═══ RECORDS SUPPLIED ═══

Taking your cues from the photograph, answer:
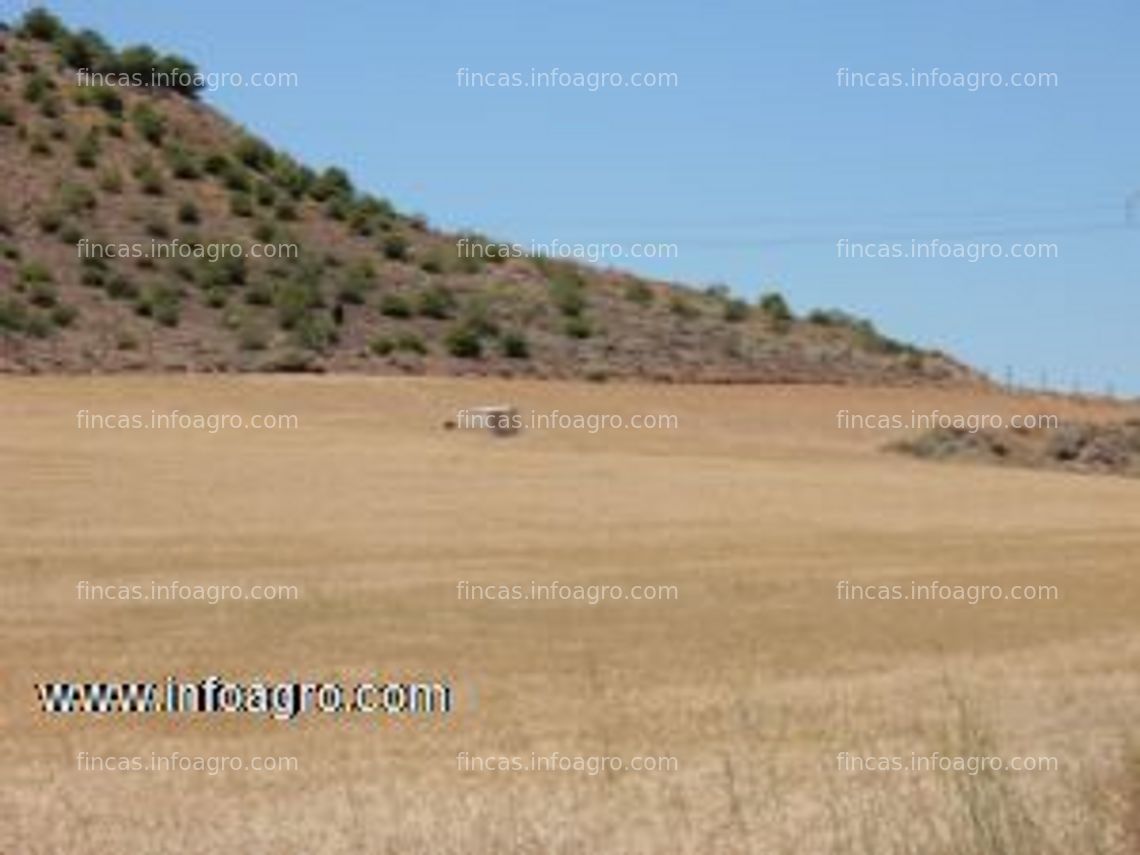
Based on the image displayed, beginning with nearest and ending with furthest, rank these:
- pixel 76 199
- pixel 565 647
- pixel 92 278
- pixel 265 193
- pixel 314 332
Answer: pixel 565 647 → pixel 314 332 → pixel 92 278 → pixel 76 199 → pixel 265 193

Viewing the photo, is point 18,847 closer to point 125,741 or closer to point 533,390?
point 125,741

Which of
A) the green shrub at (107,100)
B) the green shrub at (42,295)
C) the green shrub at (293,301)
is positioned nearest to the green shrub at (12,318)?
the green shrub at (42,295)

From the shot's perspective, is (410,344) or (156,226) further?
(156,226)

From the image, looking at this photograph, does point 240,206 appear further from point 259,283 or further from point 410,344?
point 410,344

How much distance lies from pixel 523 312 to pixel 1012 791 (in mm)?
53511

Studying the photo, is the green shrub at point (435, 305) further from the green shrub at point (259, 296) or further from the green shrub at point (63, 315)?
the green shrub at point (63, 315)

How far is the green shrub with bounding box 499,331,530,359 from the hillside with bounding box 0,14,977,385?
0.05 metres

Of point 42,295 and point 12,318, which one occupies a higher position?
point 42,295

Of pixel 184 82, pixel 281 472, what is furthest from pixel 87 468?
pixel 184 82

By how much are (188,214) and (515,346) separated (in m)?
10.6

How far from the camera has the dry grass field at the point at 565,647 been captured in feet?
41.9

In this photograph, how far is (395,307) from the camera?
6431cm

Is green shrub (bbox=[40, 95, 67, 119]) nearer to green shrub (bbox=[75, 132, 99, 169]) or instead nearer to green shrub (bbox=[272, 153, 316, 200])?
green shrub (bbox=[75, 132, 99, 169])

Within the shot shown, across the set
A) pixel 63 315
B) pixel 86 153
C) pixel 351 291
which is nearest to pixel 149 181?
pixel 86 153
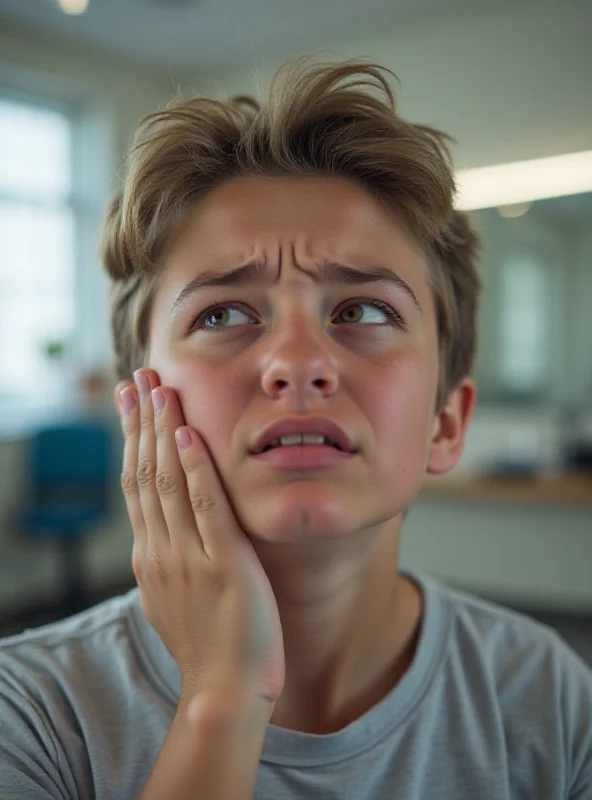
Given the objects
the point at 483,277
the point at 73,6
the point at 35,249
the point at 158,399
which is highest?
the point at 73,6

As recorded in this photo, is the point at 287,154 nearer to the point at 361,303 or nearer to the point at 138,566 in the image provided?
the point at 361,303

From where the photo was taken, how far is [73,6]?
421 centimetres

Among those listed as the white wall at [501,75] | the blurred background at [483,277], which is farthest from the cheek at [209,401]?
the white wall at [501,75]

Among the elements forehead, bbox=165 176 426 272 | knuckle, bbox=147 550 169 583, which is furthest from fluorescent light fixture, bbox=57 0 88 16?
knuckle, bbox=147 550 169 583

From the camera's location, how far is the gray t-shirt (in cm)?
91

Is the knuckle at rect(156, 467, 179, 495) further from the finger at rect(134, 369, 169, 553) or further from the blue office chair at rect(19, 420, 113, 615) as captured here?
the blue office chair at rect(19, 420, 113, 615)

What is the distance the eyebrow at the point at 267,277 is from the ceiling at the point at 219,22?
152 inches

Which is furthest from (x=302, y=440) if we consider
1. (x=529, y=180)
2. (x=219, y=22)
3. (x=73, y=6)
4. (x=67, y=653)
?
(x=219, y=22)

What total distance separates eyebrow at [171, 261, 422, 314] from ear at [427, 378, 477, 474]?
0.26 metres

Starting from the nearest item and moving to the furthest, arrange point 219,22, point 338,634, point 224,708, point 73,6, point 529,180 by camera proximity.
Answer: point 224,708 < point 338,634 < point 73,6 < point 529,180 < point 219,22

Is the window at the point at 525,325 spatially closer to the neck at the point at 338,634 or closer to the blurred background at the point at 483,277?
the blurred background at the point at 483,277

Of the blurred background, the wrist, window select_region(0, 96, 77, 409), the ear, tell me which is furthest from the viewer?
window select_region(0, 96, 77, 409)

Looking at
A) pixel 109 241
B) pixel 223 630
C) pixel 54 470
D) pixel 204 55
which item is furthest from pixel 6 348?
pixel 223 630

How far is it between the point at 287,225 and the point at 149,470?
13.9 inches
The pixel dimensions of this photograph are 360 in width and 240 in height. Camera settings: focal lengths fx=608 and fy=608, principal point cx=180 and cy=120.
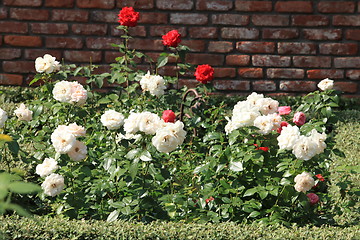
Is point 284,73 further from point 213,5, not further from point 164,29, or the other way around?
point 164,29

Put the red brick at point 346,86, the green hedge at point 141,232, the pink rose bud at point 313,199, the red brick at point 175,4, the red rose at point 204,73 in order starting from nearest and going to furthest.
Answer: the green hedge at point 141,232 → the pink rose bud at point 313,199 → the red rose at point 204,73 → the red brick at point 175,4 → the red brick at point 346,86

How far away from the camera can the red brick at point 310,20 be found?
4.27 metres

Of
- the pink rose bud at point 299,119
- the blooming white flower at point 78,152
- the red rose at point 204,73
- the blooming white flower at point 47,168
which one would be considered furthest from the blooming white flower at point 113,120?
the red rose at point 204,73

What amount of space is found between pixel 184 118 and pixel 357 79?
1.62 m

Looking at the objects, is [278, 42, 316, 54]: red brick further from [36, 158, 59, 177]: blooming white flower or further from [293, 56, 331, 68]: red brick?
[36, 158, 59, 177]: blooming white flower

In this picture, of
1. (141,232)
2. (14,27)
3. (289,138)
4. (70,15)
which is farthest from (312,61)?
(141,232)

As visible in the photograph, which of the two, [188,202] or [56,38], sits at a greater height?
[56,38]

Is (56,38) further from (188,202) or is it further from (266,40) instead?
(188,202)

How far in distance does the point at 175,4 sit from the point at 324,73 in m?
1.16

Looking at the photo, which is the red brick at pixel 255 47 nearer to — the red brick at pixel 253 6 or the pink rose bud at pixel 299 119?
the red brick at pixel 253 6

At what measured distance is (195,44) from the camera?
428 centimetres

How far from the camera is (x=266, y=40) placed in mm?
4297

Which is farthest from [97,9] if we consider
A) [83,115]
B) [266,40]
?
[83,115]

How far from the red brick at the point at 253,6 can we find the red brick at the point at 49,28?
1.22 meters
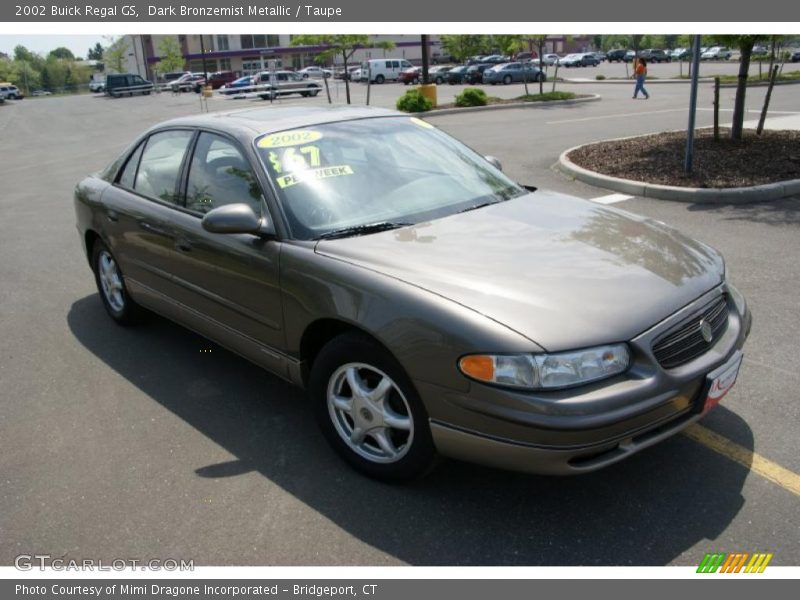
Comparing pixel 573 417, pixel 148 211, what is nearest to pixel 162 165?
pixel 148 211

═══

▸ **GOAL**: Copy the listing above word for word, from its first line through the line holding "Answer: pixel 565", with both ends included. Leave the picture out of your copy.

▸ **WORKED ANSWER**:
Taking your cues from the photograph, answer:
Based on the image displayed, beginning with nearest and ending with furthest, rank these:
- pixel 76 199
- pixel 565 647
- pixel 92 278
- pixel 265 193
- pixel 314 332
Answer: pixel 565 647 → pixel 314 332 → pixel 92 278 → pixel 76 199 → pixel 265 193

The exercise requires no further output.